In the early decades (60s and 70s) of the commercial nuclear industry, there was some thought about recycling Pu and unused U in commercial fuel. This would require reprocessing plants to separate the 3 to 4% of fuel that became fission products as a result of the process. Back then, fuel cycles were designed on the basis of three or four annual cycles. Now most plants in the US operate on 18 of 24 month cycles, and discharge burnups are in the range of 4 to 5% of initial metal atoms. That is not very conducive for recycling, since with the higher burnups and residence times, the production of transuranics Pu, Am, Cm increases, and that requires more remote handling and shielding for reprocessing. In addition, one still has to separate all the fission products, which have to be immobilized in some vitrified (glass) form that is chemically stable (very little or no leaching) in storage for thousands of years.

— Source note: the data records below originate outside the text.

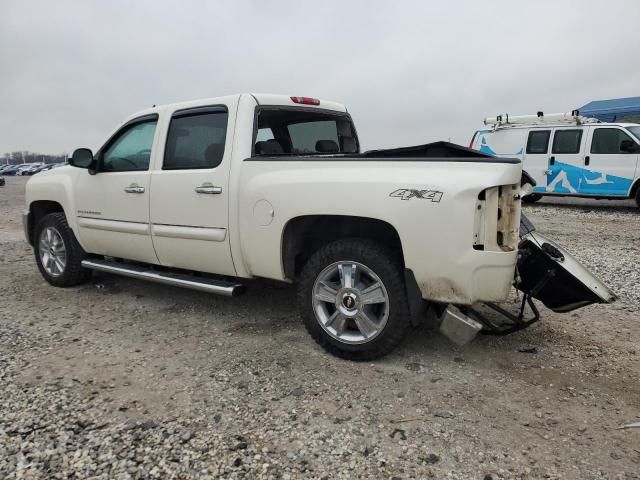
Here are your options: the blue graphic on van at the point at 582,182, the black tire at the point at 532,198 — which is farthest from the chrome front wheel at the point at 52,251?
the black tire at the point at 532,198

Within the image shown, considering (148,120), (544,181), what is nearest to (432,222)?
(148,120)

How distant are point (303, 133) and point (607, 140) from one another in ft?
30.1

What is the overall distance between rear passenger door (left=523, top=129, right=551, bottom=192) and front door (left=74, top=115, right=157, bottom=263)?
994 cm

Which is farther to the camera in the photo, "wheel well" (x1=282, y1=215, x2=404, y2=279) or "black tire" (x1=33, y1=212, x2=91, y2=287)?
"black tire" (x1=33, y1=212, x2=91, y2=287)

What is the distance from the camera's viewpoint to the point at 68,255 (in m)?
5.00

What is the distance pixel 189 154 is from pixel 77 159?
4.24 ft

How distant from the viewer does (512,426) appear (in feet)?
8.25

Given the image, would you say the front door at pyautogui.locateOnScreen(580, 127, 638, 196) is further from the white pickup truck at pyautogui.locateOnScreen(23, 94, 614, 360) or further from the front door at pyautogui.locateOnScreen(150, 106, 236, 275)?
the front door at pyautogui.locateOnScreen(150, 106, 236, 275)

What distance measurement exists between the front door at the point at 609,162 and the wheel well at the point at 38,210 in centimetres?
1082

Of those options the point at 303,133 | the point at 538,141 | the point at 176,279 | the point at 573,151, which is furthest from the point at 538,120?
the point at 176,279

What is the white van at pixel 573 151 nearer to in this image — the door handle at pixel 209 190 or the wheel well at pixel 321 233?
the wheel well at pixel 321 233

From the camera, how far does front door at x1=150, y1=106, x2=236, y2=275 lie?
3.63 m

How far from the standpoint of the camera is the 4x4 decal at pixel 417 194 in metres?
2.76

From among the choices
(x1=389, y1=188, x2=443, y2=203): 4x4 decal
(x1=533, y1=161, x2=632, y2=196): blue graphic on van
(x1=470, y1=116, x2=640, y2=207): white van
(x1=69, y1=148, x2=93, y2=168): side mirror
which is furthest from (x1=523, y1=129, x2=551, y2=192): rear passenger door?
(x1=69, y1=148, x2=93, y2=168): side mirror
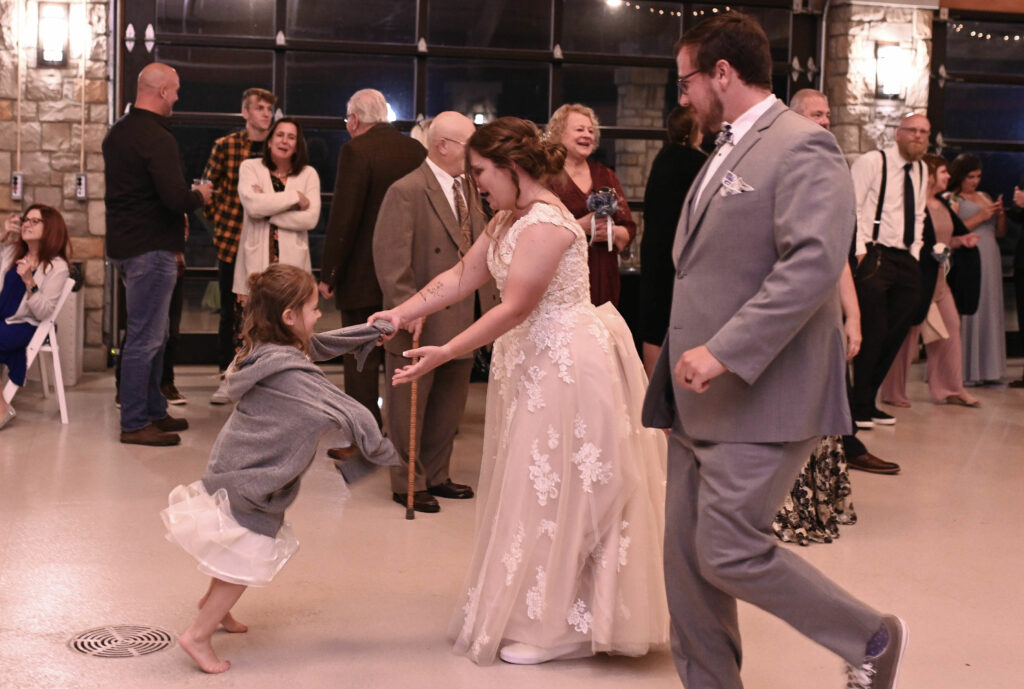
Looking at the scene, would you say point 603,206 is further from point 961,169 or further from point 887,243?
point 961,169

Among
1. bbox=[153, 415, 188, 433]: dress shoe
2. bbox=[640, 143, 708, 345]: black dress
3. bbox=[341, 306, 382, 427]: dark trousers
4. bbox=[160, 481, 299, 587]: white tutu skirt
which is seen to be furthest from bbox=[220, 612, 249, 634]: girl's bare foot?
bbox=[153, 415, 188, 433]: dress shoe

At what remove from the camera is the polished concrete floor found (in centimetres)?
311

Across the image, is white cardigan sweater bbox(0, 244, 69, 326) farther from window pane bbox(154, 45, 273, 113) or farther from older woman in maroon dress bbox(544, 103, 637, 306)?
older woman in maroon dress bbox(544, 103, 637, 306)

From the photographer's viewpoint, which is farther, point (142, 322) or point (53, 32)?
point (53, 32)

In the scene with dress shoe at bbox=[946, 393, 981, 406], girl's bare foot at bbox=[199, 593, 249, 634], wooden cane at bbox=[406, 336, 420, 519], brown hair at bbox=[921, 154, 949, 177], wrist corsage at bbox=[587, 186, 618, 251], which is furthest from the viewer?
dress shoe at bbox=[946, 393, 981, 406]

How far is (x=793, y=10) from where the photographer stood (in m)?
8.85

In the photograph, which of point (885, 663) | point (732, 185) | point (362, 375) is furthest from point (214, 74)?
point (885, 663)

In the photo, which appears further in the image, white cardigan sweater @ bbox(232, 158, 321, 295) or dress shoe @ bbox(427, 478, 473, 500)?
white cardigan sweater @ bbox(232, 158, 321, 295)

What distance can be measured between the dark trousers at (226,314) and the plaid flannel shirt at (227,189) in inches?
3.7

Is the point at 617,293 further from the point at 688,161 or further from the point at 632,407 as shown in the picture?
the point at 632,407

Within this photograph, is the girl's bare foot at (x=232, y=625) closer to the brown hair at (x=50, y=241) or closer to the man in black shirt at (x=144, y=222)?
the man in black shirt at (x=144, y=222)

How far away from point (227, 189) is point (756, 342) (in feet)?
17.1

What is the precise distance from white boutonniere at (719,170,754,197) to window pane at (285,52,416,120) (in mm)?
6181

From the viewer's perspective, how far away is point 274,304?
10.2 ft
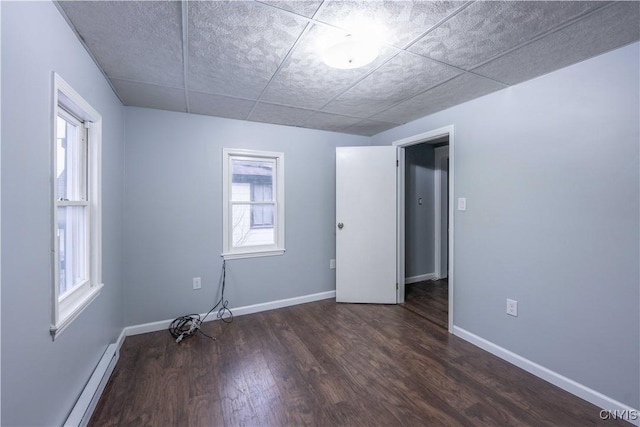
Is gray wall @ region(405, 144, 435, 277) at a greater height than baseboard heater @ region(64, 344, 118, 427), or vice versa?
gray wall @ region(405, 144, 435, 277)

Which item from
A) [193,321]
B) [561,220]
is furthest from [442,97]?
[193,321]

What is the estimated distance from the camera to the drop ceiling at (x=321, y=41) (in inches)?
52.2

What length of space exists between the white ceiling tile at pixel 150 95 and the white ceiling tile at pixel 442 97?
2.01 m

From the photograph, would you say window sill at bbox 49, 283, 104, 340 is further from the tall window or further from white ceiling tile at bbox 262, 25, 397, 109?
white ceiling tile at bbox 262, 25, 397, 109

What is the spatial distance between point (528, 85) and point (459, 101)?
1.78 ft

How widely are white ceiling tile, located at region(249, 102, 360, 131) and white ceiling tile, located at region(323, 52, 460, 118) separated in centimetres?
24

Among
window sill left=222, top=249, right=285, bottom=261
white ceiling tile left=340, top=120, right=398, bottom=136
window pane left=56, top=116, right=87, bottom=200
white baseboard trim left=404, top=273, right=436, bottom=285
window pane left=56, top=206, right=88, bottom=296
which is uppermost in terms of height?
white ceiling tile left=340, top=120, right=398, bottom=136

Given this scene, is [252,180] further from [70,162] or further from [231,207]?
[70,162]

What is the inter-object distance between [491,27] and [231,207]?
271cm

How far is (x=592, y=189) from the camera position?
5.67 feet

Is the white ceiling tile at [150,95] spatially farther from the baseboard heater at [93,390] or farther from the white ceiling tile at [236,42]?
the baseboard heater at [93,390]

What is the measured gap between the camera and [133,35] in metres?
1.53

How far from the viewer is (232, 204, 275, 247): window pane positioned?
3.16 metres

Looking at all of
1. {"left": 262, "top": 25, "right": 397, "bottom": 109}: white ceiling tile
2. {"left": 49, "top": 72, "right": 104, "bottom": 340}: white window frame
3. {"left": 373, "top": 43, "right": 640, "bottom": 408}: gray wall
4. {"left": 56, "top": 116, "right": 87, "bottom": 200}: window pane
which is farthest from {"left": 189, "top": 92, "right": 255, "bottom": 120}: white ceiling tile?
{"left": 373, "top": 43, "right": 640, "bottom": 408}: gray wall
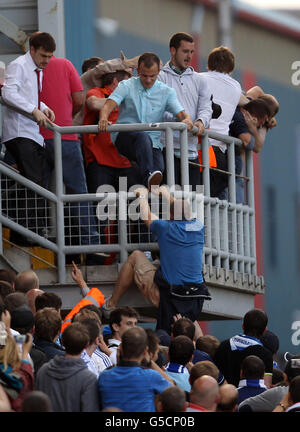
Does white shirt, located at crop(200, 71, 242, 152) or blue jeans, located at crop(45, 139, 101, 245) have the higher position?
white shirt, located at crop(200, 71, 242, 152)

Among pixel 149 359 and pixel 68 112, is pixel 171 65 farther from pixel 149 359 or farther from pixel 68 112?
pixel 149 359

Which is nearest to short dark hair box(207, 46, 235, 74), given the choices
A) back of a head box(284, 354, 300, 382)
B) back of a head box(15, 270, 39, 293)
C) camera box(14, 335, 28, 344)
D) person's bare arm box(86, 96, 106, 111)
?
person's bare arm box(86, 96, 106, 111)

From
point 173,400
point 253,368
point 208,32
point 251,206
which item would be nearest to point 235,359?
point 253,368

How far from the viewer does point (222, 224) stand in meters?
12.1

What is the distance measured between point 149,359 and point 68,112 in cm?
410

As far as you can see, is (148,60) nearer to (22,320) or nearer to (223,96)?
(223,96)

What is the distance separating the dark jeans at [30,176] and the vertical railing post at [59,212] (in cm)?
14

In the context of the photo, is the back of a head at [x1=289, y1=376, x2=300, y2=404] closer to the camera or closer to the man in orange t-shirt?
the camera

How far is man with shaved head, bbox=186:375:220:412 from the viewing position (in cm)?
750

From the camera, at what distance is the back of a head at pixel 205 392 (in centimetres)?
750

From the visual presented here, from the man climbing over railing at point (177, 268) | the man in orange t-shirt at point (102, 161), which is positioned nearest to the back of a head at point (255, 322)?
the man climbing over railing at point (177, 268)

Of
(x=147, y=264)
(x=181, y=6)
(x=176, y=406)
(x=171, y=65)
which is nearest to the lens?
(x=176, y=406)

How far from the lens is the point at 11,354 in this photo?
731 centimetres
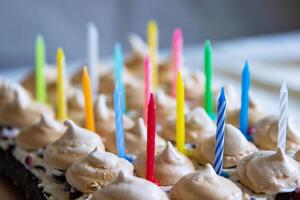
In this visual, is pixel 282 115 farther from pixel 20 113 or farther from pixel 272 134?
pixel 20 113

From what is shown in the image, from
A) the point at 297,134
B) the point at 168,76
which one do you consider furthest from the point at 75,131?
the point at 168,76

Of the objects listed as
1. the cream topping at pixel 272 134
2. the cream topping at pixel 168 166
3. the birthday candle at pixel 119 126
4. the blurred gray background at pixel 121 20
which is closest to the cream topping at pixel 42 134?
the birthday candle at pixel 119 126

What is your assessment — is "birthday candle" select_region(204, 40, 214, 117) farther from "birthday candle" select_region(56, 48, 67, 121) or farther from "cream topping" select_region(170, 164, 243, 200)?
"cream topping" select_region(170, 164, 243, 200)

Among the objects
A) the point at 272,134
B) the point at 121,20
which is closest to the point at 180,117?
the point at 272,134

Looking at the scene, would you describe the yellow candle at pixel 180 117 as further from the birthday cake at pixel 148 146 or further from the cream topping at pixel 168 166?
the cream topping at pixel 168 166

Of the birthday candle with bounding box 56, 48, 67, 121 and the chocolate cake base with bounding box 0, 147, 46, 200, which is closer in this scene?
the chocolate cake base with bounding box 0, 147, 46, 200

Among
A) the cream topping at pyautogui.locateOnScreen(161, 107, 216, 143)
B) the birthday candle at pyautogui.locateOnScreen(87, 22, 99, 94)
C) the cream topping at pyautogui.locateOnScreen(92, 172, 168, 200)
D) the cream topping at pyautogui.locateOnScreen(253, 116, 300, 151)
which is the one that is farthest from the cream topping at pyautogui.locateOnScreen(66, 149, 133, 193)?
the birthday candle at pyautogui.locateOnScreen(87, 22, 99, 94)

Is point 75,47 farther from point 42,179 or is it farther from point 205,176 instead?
point 205,176
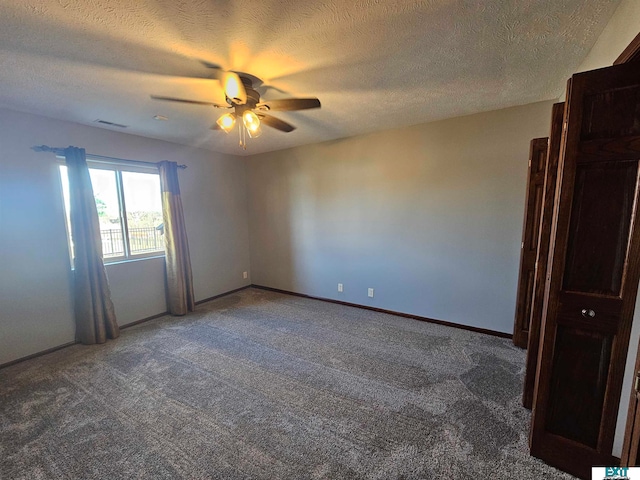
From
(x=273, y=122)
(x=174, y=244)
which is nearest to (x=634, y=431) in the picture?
(x=273, y=122)

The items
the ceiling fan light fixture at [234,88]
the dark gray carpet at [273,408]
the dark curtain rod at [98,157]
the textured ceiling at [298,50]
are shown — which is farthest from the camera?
the dark curtain rod at [98,157]

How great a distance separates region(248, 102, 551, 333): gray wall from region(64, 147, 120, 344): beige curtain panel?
2463mm

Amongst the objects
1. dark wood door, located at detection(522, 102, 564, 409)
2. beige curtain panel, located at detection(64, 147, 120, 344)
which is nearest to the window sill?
beige curtain panel, located at detection(64, 147, 120, 344)

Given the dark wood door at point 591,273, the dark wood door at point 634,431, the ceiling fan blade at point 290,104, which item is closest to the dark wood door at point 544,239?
the dark wood door at point 591,273

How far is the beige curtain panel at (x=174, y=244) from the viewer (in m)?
3.77

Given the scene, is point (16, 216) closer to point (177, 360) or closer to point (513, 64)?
point (177, 360)

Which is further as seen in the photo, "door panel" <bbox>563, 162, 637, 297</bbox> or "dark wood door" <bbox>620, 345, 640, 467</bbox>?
"door panel" <bbox>563, 162, 637, 297</bbox>

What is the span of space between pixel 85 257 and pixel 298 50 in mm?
3161

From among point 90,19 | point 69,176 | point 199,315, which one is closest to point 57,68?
point 90,19

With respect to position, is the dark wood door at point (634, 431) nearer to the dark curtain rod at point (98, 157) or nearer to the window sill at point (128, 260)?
the window sill at point (128, 260)

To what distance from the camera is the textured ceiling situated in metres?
1.39

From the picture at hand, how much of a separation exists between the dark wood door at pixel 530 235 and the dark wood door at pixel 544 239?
0.78m

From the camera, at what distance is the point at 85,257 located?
3.05 metres

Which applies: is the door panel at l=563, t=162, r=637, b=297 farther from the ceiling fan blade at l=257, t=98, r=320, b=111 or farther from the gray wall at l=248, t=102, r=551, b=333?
the gray wall at l=248, t=102, r=551, b=333
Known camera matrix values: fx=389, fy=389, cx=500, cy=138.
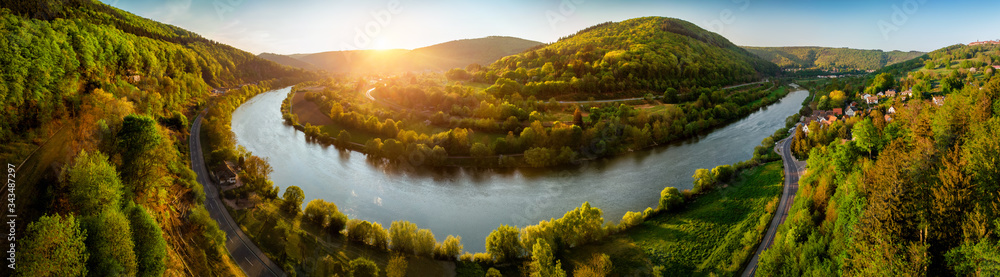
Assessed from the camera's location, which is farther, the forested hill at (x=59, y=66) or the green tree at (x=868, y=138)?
the green tree at (x=868, y=138)

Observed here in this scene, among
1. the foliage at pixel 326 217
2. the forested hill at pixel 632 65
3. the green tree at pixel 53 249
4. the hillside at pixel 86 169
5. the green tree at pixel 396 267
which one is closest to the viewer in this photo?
the green tree at pixel 53 249

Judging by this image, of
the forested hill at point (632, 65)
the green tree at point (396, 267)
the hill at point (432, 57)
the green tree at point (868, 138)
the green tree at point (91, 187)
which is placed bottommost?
the green tree at point (396, 267)

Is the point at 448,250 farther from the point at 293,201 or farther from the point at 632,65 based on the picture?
the point at 632,65

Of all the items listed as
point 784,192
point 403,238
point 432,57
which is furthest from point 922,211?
point 432,57

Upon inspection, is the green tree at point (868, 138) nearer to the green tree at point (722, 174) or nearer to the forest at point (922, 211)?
the forest at point (922, 211)

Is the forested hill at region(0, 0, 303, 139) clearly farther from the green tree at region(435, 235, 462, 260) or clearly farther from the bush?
the bush

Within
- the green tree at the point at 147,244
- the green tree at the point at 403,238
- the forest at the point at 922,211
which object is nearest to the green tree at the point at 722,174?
the forest at the point at 922,211

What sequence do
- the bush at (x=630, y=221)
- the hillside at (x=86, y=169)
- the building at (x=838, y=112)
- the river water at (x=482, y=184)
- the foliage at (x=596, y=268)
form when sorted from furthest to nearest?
the building at (x=838, y=112), the river water at (x=482, y=184), the bush at (x=630, y=221), the foliage at (x=596, y=268), the hillside at (x=86, y=169)
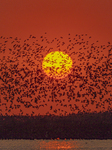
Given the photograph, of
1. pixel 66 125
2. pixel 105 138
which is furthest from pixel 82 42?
pixel 105 138

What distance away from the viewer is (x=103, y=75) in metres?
14.3
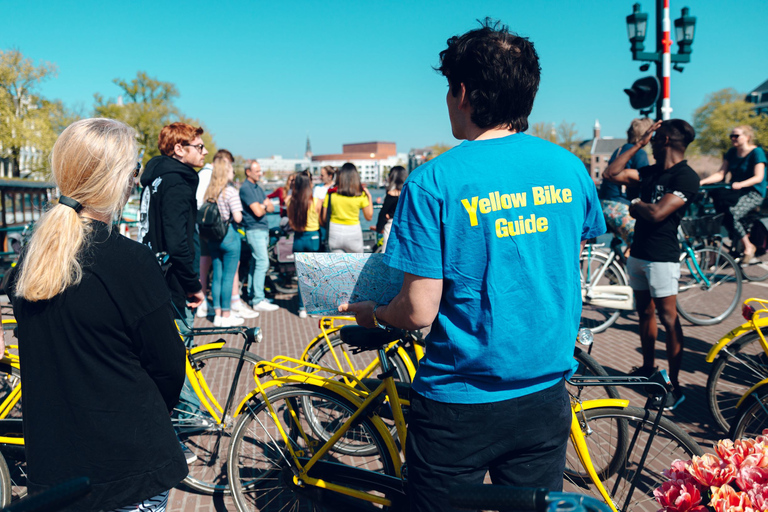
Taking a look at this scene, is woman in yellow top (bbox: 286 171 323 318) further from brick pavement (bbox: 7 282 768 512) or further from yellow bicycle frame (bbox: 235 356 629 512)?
yellow bicycle frame (bbox: 235 356 629 512)

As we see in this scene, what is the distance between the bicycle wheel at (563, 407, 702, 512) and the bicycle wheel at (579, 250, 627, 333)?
3312 mm

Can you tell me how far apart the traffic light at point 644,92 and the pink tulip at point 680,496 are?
770 cm

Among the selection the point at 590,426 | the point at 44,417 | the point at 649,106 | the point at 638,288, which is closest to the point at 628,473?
Result: the point at 590,426

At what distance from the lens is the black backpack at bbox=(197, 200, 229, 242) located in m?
6.12

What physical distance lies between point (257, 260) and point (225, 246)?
97 cm

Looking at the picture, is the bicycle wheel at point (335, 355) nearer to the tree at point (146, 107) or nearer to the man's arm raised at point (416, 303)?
the man's arm raised at point (416, 303)

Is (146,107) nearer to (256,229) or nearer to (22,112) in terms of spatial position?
(22,112)

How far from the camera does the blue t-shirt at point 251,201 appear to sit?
7090 mm

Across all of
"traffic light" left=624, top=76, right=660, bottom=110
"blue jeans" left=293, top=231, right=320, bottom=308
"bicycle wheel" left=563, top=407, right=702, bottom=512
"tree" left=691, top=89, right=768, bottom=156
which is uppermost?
"tree" left=691, top=89, right=768, bottom=156

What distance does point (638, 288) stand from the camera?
4234 millimetres

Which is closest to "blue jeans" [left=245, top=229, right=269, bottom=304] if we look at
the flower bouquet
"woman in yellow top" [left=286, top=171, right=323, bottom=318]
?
"woman in yellow top" [left=286, top=171, right=323, bottom=318]

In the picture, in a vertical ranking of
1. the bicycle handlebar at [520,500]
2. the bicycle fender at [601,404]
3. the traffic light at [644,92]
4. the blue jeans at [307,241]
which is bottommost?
the bicycle fender at [601,404]

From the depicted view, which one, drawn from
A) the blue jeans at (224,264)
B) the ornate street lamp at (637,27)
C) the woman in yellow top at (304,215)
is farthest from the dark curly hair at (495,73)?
the ornate street lamp at (637,27)

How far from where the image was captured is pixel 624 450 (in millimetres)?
2633
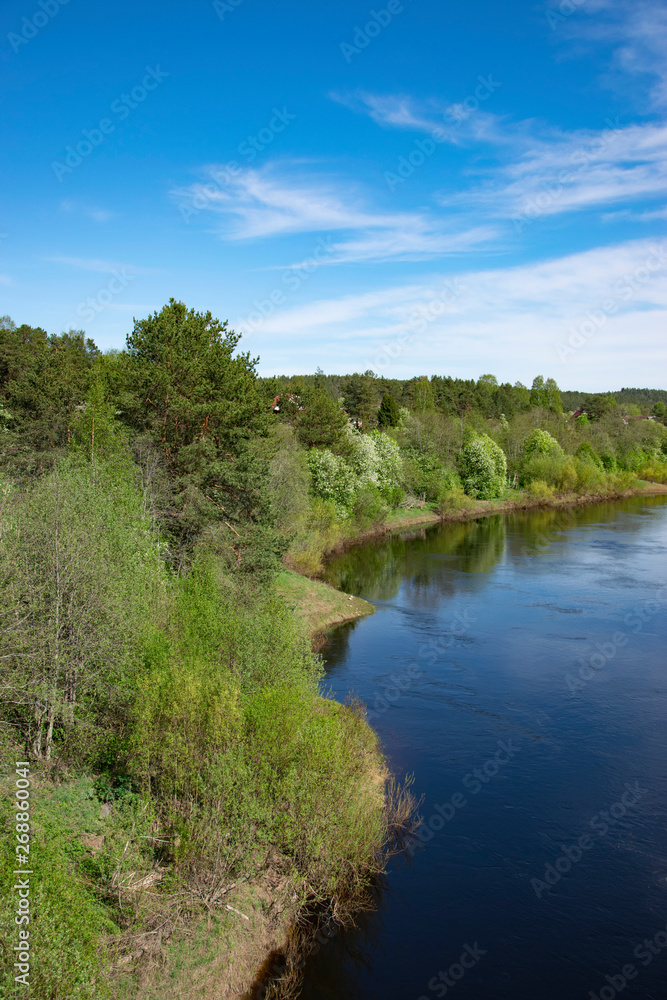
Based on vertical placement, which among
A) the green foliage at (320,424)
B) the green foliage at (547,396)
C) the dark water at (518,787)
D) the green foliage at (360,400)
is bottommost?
the dark water at (518,787)

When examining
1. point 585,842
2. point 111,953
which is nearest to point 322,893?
point 111,953

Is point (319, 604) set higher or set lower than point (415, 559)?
lower

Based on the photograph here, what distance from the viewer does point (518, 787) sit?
67.2 ft

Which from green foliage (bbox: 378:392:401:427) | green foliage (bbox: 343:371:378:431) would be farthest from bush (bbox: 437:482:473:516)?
green foliage (bbox: 343:371:378:431)

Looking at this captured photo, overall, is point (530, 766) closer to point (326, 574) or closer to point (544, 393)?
point (326, 574)

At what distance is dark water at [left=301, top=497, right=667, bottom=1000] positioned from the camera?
1441cm

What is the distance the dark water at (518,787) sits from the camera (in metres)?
14.4

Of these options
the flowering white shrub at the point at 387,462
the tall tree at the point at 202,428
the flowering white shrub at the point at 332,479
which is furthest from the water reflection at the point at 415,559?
the tall tree at the point at 202,428

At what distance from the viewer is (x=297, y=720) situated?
50.5ft

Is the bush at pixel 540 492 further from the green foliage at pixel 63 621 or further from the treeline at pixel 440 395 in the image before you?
the green foliage at pixel 63 621

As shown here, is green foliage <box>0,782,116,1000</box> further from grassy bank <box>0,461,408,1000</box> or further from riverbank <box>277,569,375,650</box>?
riverbank <box>277,569,375,650</box>

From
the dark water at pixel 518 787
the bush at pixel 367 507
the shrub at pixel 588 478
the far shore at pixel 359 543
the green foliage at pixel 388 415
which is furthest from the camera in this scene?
the green foliage at pixel 388 415

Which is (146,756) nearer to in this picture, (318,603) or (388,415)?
(318,603)

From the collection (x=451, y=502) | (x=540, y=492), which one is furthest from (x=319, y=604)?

The spent fuel generates very low levels of thermal energy, on the order of fractions of 1% of the power that the fission process produces. One could not develop much power from the heat generated for used/spent fuel in the pools. On the other hand, one could produce hot water and heat for several houses from the heat given off by one spent fuel assembly. However, spent fuel is considered 'special nuclear material', since it contains fissile and fertile isotopes in addition to fission products, in addition to being HLW, so one cannot simply purchase spent fuel for use in one's home. SNM/HLW requires approval and permits from the NRC and various state agencies, and most people are not qualified to take on the responsibility of possessing SNM or HLW.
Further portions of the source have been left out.